La leggenda viola analizza i temi caldi del calcio giovanile: “Cher è un ragazzo giovane, la società deve valorizzarlo”

A margine della presentazione ufficiale della trentesima edizione del prestigioso premio internazionale Fair Play Menarini, Giancarlo Antognoni è tornato a parlare dei temi caldi del nostro movimento calcistico. L’attuale dirigente accompagnatore della Nazionale italiana Under 21, nonché bandiera storica e leggenda indiscutibile della Fiorentina, ha offerto un’analisi profonda e lucida in questo mese di giugno 2026. L’intervento ha toccato da vicino l’evoluzione tattica di Silvio Baldini e il futuro a lungo termine di uno dei talenti più discussi del panorama giovanile azzurro: Cher Ndour.

Il tributo a Silvio Baldini: un maestro di calcio oltre tutte le categorie

Antognoni ha speso parole di grandissima stima nei confronti del tecnico toscano, esaltandone la filosofia di gioco costantemente votata al coraggio e l’innata capacità di lanciare e strutturare i calciatori più giovani all’interno del calcio professionistico.
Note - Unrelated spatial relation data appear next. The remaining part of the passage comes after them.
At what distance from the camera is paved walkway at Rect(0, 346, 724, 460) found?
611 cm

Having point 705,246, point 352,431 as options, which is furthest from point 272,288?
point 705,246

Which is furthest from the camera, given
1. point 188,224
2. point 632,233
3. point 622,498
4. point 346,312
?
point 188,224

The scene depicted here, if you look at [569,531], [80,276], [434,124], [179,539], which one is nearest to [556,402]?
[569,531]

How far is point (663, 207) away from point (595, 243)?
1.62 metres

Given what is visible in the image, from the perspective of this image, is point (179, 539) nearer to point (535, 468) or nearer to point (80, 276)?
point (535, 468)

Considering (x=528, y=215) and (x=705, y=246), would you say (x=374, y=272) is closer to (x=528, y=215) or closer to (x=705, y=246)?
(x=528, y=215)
Il dirigente della Nazionale giovanile ha voluto sottolineare lo spessore del tecnico: “Ho conosciuto Baldini in questo frangente, è un allenatore che adotta un sistema di calcio moderno, molto offensivo. Chiaramente non è che disdegna anche la fase difensiva, però la sua prerogativa è quella di osare e valorizzare i giovani perché poi il suo pensiero è stato sempre quello, in qualsiasi squadra è andato. Ha fatto più di 800 partite come allenatore, non sono poche. Non le ha fatte solo in serie A, ma pure in B, C, interregionale. È un allenatore moderno in un contesto attuale che forse non è il suo contesto ideale”.
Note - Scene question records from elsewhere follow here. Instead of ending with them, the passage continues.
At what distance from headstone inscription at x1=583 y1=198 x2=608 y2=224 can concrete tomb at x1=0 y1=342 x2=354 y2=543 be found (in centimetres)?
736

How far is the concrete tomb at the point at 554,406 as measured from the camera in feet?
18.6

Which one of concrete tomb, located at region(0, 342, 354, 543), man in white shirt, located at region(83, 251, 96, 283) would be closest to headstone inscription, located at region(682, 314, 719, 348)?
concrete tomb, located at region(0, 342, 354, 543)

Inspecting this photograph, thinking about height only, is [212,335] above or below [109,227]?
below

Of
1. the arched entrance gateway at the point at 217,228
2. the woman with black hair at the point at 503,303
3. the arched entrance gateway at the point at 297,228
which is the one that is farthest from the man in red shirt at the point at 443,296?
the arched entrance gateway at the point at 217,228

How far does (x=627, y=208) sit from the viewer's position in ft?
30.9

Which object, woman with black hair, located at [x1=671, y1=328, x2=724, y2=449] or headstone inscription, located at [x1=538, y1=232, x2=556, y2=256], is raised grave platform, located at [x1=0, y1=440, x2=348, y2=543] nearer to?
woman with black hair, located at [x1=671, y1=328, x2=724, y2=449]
Il capitolo Cher Ndour: la ricetta per il riscatto futuro in maglia viola

Il focus del dibattito si è poi inevitabilmente spostato sulle recenti e complesse prestazioni offerte da Cher Ndour a Firenze. Il centrocampista classe 2004, arrivato in riva all’Arno con grandissime aspettative ma reduce da un’annata opaca dal punto di vista del minutaggio complessivo e dell’inserimento nei meccanismi tattici della squadra, gode della totale fiducia del dirigente dell’Under 21.

Antognoni ha spento sul nascere le voci di un possibile addio prematuro del centrocampista, tracciando la strada per la società toscana: “Cher Ndour è il pupillo di Baldini, con lui ha sempre giocato e giocato bene. Forse a Firenze non ha trovato quella metodologia di gioco che a lui preferisce. Andare via dalla Fiorentina? Non credo. È un ragazzo giovane. Credo che la Fiorentina debba puntare molto sui giovani”.
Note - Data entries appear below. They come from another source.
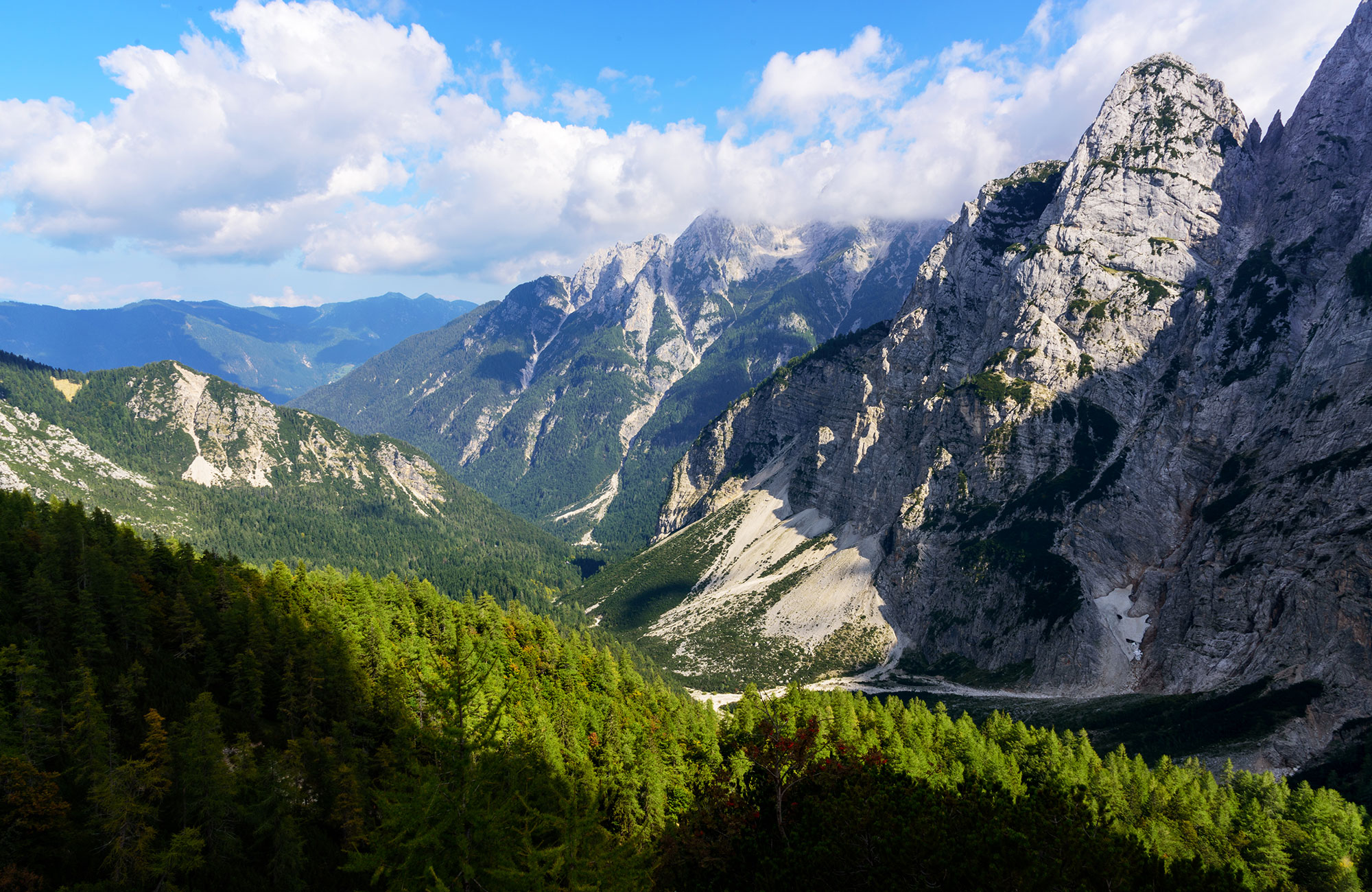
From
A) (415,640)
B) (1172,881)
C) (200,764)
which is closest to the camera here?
(1172,881)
Una vera e propria investitura ufficiale da parte di un mito assoluto del calcio italiano, che indica chiaramente la via da seguire alla dirigenza gigliata: pazienza, metodologie di allenamento adatte alle sue caratteristiche fisiche e centralità assoluta nel progetto tecnico per evitare di disperdere il grande potenziale del giovane mediano azzurro.